• **Set task**
Please output the passage of the text on hotel guest purchases from "You can read" up to and including "it very closely.", unchanged.

• **Text shown**
============================================================

Flowers, children’s activities, and car & bike rental coupled together accounted only for 1.2% of all things sold. In fact, the data for flowers and rentals was omitted from the above graph because the share was so low that it would show as 0 at that scale.

Why do flowers not work anymore? Well, it is a grand gesture, but just as minibars, flowers are thing of the past. The guest can’t always take them with them when they leave, and in the end its just a bunch of plants dying right in front of them (and it’s bad for the planet!).

Guests want experiences, not just products. Experiences are what can make their journey that much better.

You can read more about selling experiences here, here, and here.

Small Hotels, Apartments and Boutique Hotels (max 59 Rooms)

There are some differences regarding the guests of small hotels. We can see that the guests of small hotels are looking for more comfort (not having to walk/use public transport when on holidays), and getting a bigger and better room. Beyond that, they order anything consumable – food and beverage offers. 

Guests of smaller hotels like to purchase taxi services the most, with that category making up almost half of all purchases (45%). The second-most purchased offer were room upgrades, however, it’s only 14% of all things sold. Third prize went to restaurant offers, but beverage followed it very closely.

Share of total orders in small hotels

While we can see that taxi offers sell the most, generally speaking, they are a very low-profit offer. So, as a GM from a small hotel, apartment or boutique hotel, we suggest you focus on room upgrades and food & beverage offers – on these you will easily earn more.

Regarding seasonality, taxi offers peak during spring, and drop off somewhat later in summer to early autumn. Other than that, there were no significant changes in seasonal purchase behaviour. 

Medium-sized hotels (60-100 rooms)

There are not many noteworthy differences in the purchasing behaviour of middle-sized hotel’s guests compared to the average consumption of all hotel-goers. However, it is important to point out that taxi services are not as significant as for smaller hotels. It is only the fourth-most popular item after room upgrades, restaurant, and wellness offers, which make up the majority of orders in these hotels. 

Share of total orders in medium hotels

What doesn’t sell? Car & bike rental and children’s services did not perform well throughout the year with, with only 50 orders for either flowers and children’s services, and a solitary car or bike rental.

As for seasonality, during the summer room upgrades sold a lot better, and restaurant sales were slightly up on the yearly average. Wellness sold significantly less than during winter. 

Summer and winter sales in hotels

Autumn made guests hungry; restaurant offers were the most popular, making up more than a quarter of all offers sold. Wellness offers sold best during winter, accounting to a third of all services purchased. 

In spring, people go for wellness and beverage. Conversely, restaurant dropped sharply, and room upgrade saw a slight decrease.

Large hotels (100+ rooms)

For the customers of large hotels, room upgrades and wellness offers were the most appealing, accounting for almost half of all purchases in 2019. Taxi services were a lot less popular than in smaller properties. Restaurant offers accounted for less than a fifth of all sales, making them a bit less popular than in small and medium-sized hotels. 

Total orders in large hotels. What did guests like the most?

Seasonality in large hotels also affected what guests bought and ordered. During winter (December – February), guests preferred wellness offers, which made up more than a third of all services sold. Taxi offers accounted for 20%, and room upgrades followed with just a bit less.

============================================================

• **Supplied material**
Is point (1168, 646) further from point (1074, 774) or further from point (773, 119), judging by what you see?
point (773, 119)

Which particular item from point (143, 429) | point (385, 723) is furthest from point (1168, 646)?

============================================================

• **Right answer**
You can read more about selling experiences here, here, and here.

Small Hotels, Apartments and Boutique Hotels (max 59 Rooms)

There are some differences regarding the guests of small hotels. We can see that the guests of small hotels are looking for more comfort (not having to walk/use public transport when on holidays), and getting a bigger and better room. Beyond that, they order anything consumable – food and beverage offers. 

Guests of smaller hotels like to purchase taxi services the most, with that category making up almost half of all purchases (45%). The second-most purchased offer were room upgrades, however, it’s only 14% of all things sold. Third prize went to restaurant offers, but beverage followed it very closely.